By Mustafah Abdulaziz and Johnny Simon
In the Konso Region of southern Ethiopia, the struggle for clean, safe water is a daily reality for women and young girls.
“Bringing the water is not a simple task,” says Mariam Bakaule, a mother standing at the edge of the mountaintop village of Jarso. “This is the essence of women. Water and woman are synonymous here.”
The village of Jarso, like many of the others in the area, overlooks a vast valley stretching towards the Kenyan border. Yet the relative greenery of the region is deceptive. For the 13,000 people in Jarso, lack of rain in recent years has caused crops of maize, sorghum and haricot beans to fail.
At the center of this struggle to survive are the women and young girls whose responsibility it is to trek up to five hours a day to reach dry river beds, only to wait in long lines for scant resources. Uchiya Nallo, an eight-months-pregnant 29-year-old mother, spends half her day climbing a mountainside carrying more than 5 gallons (about 40 pounds) of water.

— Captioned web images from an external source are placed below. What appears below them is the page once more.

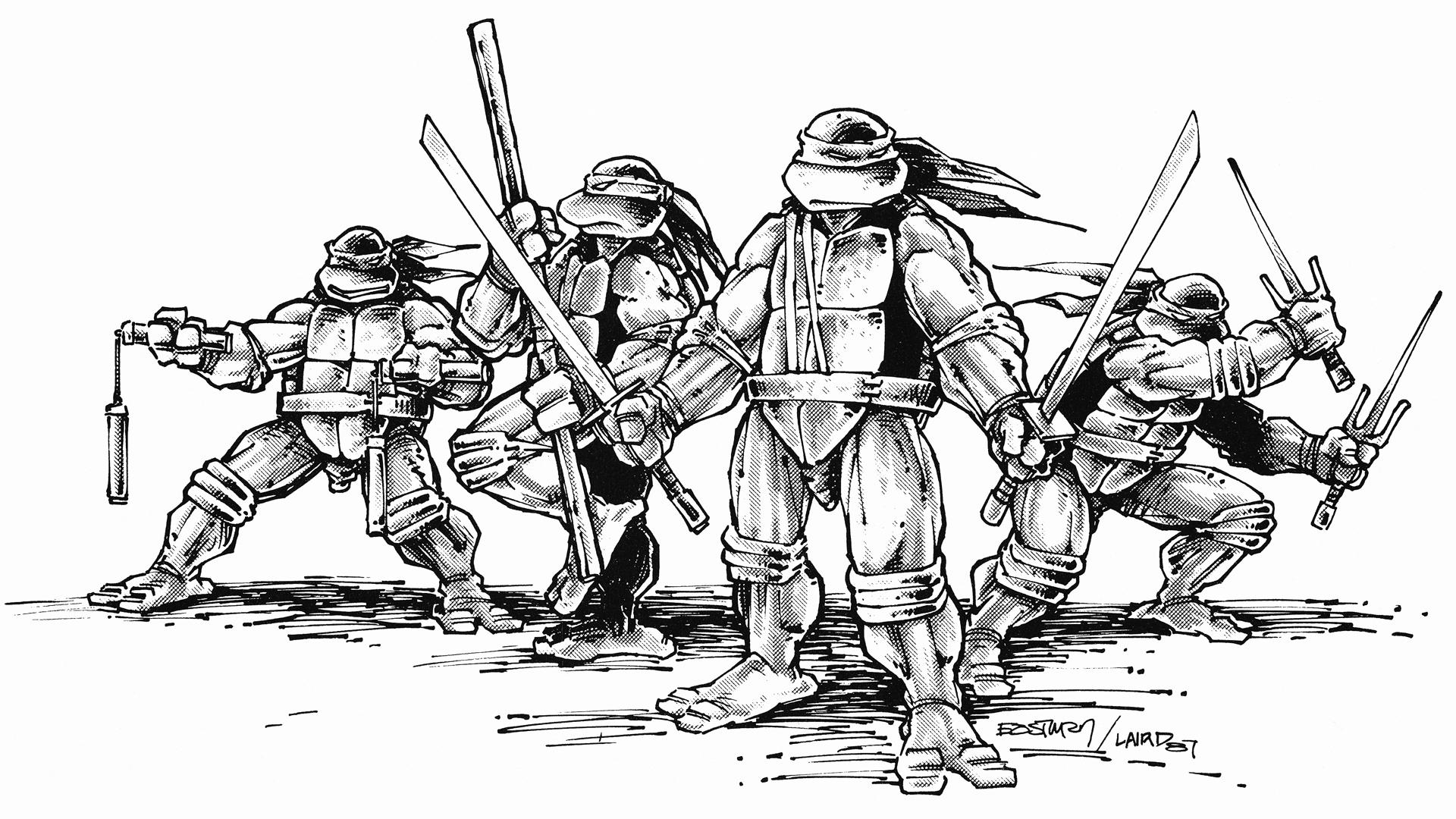 1920x1080 Teenage Mutant Ninja Turtles Zoom Comics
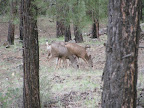 Mule deer: July 11, 2012 (Photo by C. Miller)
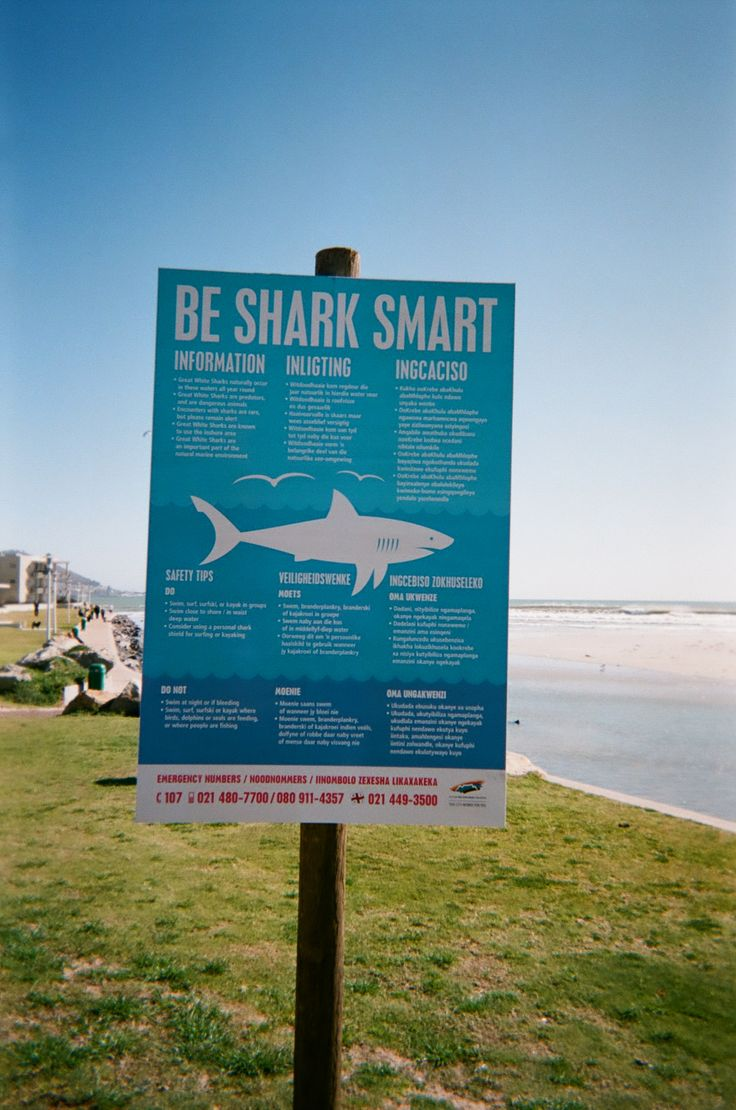 Shark sign posted on our beach in Cape Town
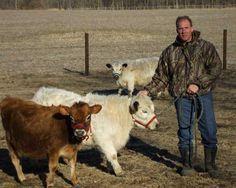 Jersey and White Park. Miniature milk cattle, Jersey and White Park on the right. Cattle Farming, Livestock, Goat Farming, Dwarf Cow, Minature Cows, Newborn Christmas Pictures, Dexter Cattle, Farm Animals, Animals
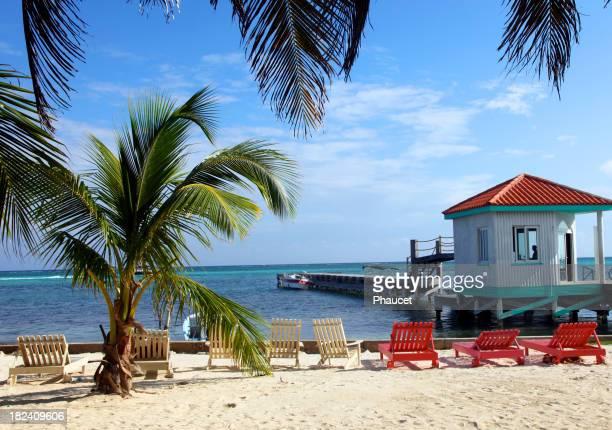 Palmiers sur la plage de Belize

“The road is very dangerous and I feel tired all the time,” she says. “I am worried because sometimes I fall down and hurt myself. I worry because I feel tired. Now I am almost ready to give birth and I am walking slowly but maybe I will have some problems, I’m not sure.”
The correlation between the risk of maternal mortality for women in the developing world and access to safe water and sanitation is little understood. When water is gathered for drinking or washing, any contaminants or infectious agents can have a direct effect on maternal health. Infections and repeated worm infections from unsafe sanitation lead to other risks such as malnutrition, stunted growth and fatal obstructed labor. And the physical strain from carrying the water is itself dangerous, resulting in a higher risk of spinal injury, uterine prolapse, rheumatism hernia and spontaneous abortion.
In some respects, Ethiopia has made important strides toward the United Nations Millennium Goals of reducing maternal mortality. Today, just over half the population has access to water, nearly four times the number in 1990. Yet the country still has a long way to go: While a woman’s lifetime risk of dying during pregnancy and childbirth is 1 in 3800 in the developed world, in Ethiopia it is 1 in 67.
WaterAid, an international non-governmental organization, is one of the groups improving access to clean water among the world’s poor, and has been working in Ethiopia since 1984. In the late afternoon light of May, villagers in Teshmale gather around a new water point constructed by the NGO. When the last of the technical difficulties has been solved, the tap is turned on and water gushes forth, first brown and then a pure, unclouded torrent.
It is the first time the children, long used to the dirty red water from the riverbeds, have seen clear water.
Mustafah Abdulaziz is a documentary photographer based in Berlin, Germany.  His ongoing project, Water, exploring water issues around the world, has received grants from the Pulitzer Center on Crisis Reporting, commissions from the United Nations and WaterAid.